Et p… que c’est difficile de comprendre POURQUOI?
et aussi POUR QUOI?
et aussi POUR QUI?

Et finalement… COMMENT???

C’est totalement passionnant ce que tu écris… et y a des tas de trucs que je comprends pas. La musique éléctronique, j’y connais rien, et… mes oreilles aiment pas ça… bien sûr, il y a à boire et à manger dans la musique éléctronique. Mais globalement, mes oreilles classent ça quelque part entre bien sympa… vaguement écoutable à petites doses… et « à hurler »!

Ce que mes oreilles appellent de la VRAIE musique, elle est toujours faite par un humain.
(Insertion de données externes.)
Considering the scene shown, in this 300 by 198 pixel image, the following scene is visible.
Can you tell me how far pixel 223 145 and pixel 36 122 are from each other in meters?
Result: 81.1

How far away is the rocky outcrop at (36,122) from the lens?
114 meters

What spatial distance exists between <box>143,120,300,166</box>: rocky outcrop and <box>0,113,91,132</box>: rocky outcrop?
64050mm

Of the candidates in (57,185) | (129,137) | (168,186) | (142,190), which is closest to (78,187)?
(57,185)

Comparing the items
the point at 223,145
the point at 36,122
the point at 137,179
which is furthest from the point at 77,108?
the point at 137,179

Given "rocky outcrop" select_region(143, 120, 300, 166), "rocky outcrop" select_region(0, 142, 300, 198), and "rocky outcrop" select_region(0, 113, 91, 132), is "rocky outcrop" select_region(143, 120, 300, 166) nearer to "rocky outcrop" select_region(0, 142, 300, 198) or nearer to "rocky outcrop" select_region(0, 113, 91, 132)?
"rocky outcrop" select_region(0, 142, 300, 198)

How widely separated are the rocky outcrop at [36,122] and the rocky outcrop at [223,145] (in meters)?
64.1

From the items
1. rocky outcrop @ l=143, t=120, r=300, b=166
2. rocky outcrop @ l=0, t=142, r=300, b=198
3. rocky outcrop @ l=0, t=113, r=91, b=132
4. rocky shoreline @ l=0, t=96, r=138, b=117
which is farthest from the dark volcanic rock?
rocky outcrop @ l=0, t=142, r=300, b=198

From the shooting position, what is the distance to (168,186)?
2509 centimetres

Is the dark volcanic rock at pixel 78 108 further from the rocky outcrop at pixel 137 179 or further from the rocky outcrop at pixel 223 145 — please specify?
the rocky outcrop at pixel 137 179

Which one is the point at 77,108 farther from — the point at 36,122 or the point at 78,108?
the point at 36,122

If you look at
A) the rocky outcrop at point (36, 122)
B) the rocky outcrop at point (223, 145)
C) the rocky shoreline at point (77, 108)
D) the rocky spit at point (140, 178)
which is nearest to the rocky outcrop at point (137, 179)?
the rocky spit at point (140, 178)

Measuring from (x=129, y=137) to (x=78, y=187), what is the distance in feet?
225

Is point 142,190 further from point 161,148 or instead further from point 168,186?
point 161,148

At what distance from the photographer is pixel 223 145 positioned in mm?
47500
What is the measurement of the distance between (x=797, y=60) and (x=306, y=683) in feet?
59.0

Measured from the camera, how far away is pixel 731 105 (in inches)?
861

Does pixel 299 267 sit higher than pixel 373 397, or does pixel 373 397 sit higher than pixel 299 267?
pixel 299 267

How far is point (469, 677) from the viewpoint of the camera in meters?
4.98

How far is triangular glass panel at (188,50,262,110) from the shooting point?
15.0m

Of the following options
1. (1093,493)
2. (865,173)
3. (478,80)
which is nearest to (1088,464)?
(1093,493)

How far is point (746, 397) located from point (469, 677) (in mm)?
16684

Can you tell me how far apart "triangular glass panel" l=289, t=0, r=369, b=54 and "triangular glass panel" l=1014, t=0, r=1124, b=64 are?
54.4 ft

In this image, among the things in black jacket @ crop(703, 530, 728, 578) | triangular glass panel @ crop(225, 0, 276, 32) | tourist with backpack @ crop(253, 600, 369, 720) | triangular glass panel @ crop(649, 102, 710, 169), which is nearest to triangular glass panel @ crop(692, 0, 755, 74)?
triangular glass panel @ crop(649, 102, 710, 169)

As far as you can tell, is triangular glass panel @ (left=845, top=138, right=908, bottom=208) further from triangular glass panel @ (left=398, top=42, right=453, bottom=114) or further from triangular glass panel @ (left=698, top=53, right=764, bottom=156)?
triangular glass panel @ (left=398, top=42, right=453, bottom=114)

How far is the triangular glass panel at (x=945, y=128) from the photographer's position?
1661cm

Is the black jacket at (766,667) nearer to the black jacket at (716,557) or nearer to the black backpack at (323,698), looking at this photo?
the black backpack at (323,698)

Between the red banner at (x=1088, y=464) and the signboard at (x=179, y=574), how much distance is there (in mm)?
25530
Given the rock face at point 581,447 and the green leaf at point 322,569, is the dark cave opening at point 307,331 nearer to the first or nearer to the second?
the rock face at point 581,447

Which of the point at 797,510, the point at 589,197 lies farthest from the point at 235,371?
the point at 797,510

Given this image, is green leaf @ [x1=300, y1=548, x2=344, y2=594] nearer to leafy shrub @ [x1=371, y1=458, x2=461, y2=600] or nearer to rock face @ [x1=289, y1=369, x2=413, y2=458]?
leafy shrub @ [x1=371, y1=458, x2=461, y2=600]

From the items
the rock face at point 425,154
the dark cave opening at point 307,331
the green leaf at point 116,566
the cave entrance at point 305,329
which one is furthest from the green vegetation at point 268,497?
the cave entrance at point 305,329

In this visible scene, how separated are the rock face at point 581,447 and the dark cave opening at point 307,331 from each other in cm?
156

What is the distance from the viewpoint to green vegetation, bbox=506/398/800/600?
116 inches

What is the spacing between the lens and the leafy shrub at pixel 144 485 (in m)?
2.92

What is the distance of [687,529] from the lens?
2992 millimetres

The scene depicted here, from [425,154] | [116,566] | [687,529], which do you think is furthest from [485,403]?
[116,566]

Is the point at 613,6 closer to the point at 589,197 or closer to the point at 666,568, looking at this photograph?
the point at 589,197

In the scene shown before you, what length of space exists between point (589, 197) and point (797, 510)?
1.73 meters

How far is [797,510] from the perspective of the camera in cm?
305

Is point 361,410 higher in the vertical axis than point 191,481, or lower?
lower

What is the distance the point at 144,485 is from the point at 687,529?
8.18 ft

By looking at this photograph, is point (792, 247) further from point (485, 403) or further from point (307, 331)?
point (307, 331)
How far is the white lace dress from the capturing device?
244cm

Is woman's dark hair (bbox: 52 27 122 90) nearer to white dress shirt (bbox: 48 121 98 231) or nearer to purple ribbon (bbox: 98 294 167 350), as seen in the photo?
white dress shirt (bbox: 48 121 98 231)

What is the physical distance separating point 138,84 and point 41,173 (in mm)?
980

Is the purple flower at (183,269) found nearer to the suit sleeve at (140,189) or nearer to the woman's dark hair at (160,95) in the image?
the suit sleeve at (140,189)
Soit avec sa voix, soit avec des instruments acoustiques.

IMNSHO… le dualo, l’exquis… et TOUTE LA MAO… c’est seulement des béquilles. Un mal temporairement nécessaire… utiles pour apprendre à s’harmoniser tous ensemble.

C’est même le SEUL moyen je pense.

my 2 cents

La façon dont les humains font de la musique évolue dans le temps. L’humanité est en train de s’harmoniser. Sur toute la planète.

Nos mômes, ils ont pas besoin d’adapter leur pitch en permanence pour survivre à la cacophonie ambiante. Alors ils ont le perfect pitch. Parce qu’ils entendent directement la musique.

Pour nous, les plus vieux, perfect pitch… ça aurait été un frein je pense. On avait seulement besoin d’une musique approximative… on était occupé par la révolution industrielle, le bruit des usines, des voitures, des tronçonneuses, des marteau piqueurs, des fusils, des canons, des bombes, des grenades, des avions…

Pour survivre à ça… nos oreilles… ils fallaient qu’elles nous aident à relativiser. En permanence. Alors elles ont abandonné le perfect pitch.

Mais c’est fini maintenant. On a plus besoin de canons, d’avions, d’usines, de tronçonneuse, de marteaux-piqueurs. Ce qui avait besoin d’être construit l’a été. On a l’internet et toutes les technologies nécessaires pour s’installer dans l’ère de la coopération… avec les 10 milliards autres humains…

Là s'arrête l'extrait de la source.